There are various types of machine learning, each applicable to a different type of problem. Supervised machine learning is indicated for situations whereby there are known inputs and known outputs; unsupervised machine learning is indicated for data sets where it is not known which data points refer to inputs and which ones refer to outputs; and reinforced machine learning is indicated for problems where certain courses of actions produce better results than others. The potential of machine learning to be used in different scenarios is shaped by technical features such as its ability to learn patterns in data, process various types of data and act autonomously. Moreover, it is shaped by contextual features such as the type of problem to which it is applied, the analyst’s skills, system compatibility, processing power, variability of data, quality of the data set, acceptability of the output, comprehensibility, risk of unchecked biases and mistakes and the nature of the task.
Based on my analysis of what money laundering is, the type of data accessible to financial institutions in the UK, and the state of technology, I conclude that there are some opportunities for using machine learning to assist with identifying unusual transaction patterns, or even with suspicious behaviour more generally, but not money laundering per se.
On the one hand, this is because of the nature of the phenomenon being modelled. Namely, money laundering is a multi-dimensional phenomenon, characterised by secretive and deceptive behaviours, and which is constantly evolving. On the other hand, this is because of the specific position of financial services organisations in the money laundering supply chain, the limited perspective that they have on their customers’ transactions and the nature of the AML task that they are asked to perform (i.e. prevent money laundering).
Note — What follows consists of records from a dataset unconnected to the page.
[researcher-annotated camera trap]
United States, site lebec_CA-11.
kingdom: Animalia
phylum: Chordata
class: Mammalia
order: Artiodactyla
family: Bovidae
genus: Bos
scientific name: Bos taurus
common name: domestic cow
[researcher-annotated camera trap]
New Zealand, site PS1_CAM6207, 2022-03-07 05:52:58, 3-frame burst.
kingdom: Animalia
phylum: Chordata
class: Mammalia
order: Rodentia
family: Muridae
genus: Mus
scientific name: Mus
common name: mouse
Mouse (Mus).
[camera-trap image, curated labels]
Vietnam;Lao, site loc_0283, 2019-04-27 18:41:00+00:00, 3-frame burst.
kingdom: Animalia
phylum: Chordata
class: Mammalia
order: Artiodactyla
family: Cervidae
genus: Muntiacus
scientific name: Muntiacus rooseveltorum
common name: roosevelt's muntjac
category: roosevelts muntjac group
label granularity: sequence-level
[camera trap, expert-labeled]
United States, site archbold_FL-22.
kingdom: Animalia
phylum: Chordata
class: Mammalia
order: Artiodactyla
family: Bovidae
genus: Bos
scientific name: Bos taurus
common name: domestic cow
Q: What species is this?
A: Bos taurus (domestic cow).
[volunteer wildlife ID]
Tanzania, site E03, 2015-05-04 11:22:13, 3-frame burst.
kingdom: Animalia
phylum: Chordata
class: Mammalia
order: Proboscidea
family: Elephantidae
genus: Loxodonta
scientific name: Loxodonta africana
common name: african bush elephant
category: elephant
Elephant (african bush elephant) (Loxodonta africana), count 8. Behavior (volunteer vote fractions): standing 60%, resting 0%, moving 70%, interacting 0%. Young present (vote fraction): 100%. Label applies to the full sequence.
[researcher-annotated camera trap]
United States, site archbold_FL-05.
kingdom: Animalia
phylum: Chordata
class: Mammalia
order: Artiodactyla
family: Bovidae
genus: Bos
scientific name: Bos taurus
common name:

While financial services organisations may be essential enablers of money laundering and, indirectly, criminal activity, their perspective is limited to the transaction data for their own customers and their own institution. Money laundering often involves multiple individuals and institutions, possibly in multiple jurisdictions, and may take place over an extended period of time. In particular, the type of transnational, organised crime mentioned in the U.N.’s SDG 16 may be difficult to detect via routine AML monitoring by any individual financial services organisation. In some jurisdictions, such as Italy, AML monitoring is done at the national level, rather than at the organisational level as is the case of the UK. It is possible that machine learning would be effective for AML at the national level, for either descriptive or predictive profiling, but not in the current setting.
Moreover, it is true that financial services providers hold a large volume of data about their customers’ identity and behaviour. However, they lack timely, relevant and sufficient data about money laundering behaviours with which to train machine learning algorithms. As is the case with the novel SARS-CoV-2 virus, the key to unlocking the processing power of machine learning is the training dataset. Without such datasets, the actual value of this technology falls very much short of its potential, yet this aspect is largely absent from the discussion about the application of machine learning in AML, or, indeed, other areas.
My paper also emphasises the influence of analysts throughout the whole process of data collection and analysis, questioning claims that using technology can eliminate human bias in AML. Furthermore, my paper identifies a range of individual, organisational and societal costs arising from classification errors, and argues that such costs need to be taken into consideration when assessing the value of using machine learning not just in AML, but other contexts.